Oct. 27 Yordano Ventura workout day interview

Oct. 27 Yordano Ventura workout day interview

Q. Going back to your childhood a little bit, Yordano, but I believe you got a lot of strength through working construction and swimming in the ocean. I just wonder if you could tell us about that a little bit, if it's true that that was partly how you developed?

YORDANO VENTURA: I worked in the shop with my stepfather, and I also drove a truck, like a delivery truck in the shop, and then I worked driving a truck as well. God works in different ways to help you get to your destiny or what you're made to be, so that was an important part of it.

In terms of swimming, I spent a lot of time by the water, fishing and swimming, which attributed to the strength and physical growth.

Q. A lot of young pitchers tend to wear down in a long season, especially a rookie. Why do you think you're still as strong as you've been all year this late in the year?

YORDANO VENTURA: It all starts with my work and preparation in the off‑season back home. In addition though I've had the help of veterans, who I've been able to talk to and help me understand the ups and downs of the season, and when things may be getting a little more difficult physically for me. So those two things have helped me to be where I'm at at this point.

Q. You ask your older teammates how they feel about Game 6, and they say they feel really good about it because you're pitching. What does it mean to you to have the trust of your older teammates already at this point in your career?

YORDANO VENTURA: A big thing is I speak with my teammates and I respect them. I try to show them that respect, and I feel like by doing that and by working hard and speaking with them that they have grown that same trust and respect towards me.

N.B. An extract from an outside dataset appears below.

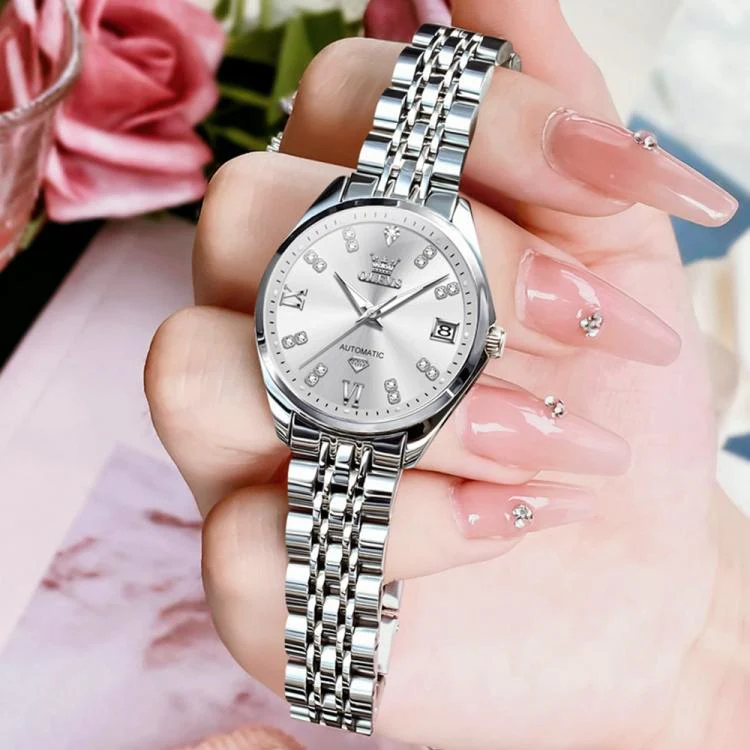 OLEVS 9801 Women Diamond Waterproof Single Calendar Mechanical Watch(White) - Image 5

So I feel like it's something that's a mutual respect that they've developed with me, and for that reason I go out there and I'm confident, and I can go out there and pitch and work to do the best I can, and know that my teammates around me are doing same. With that, there is a confidence that's grown between teammates when I pitch every fifth day.

Q. How well did you know Oscar Taveras? What emotions have you had since learning of his death?

YORDANO VENTURA: I know him very well. I played against him in the Minor Leagues. When we would play against each other, we'd go over to each other's houses and hang out during the Minor League season. I consider myself a friend of his, and my thoughts are with the family and of all of those who know him. It's a very difficult time. And such is life, things like this happen.

Q. When Ned was in here, he said, "In my mind there is going to be a Game 7." Can you just talk about what kind of confidence is in the clubhouse right now down 3‑2 coming back to Kansas City?

YORDANO VENTURA: You never know what's going to happen tomorrow, but everybody is going to give everything they have, go out there and fight, knowing that we're a good team with confidence. The biggest goal is to not leave anything behind. To give everything you have, knowing that that could be the last game. We have all the confidence that we can go out there and win.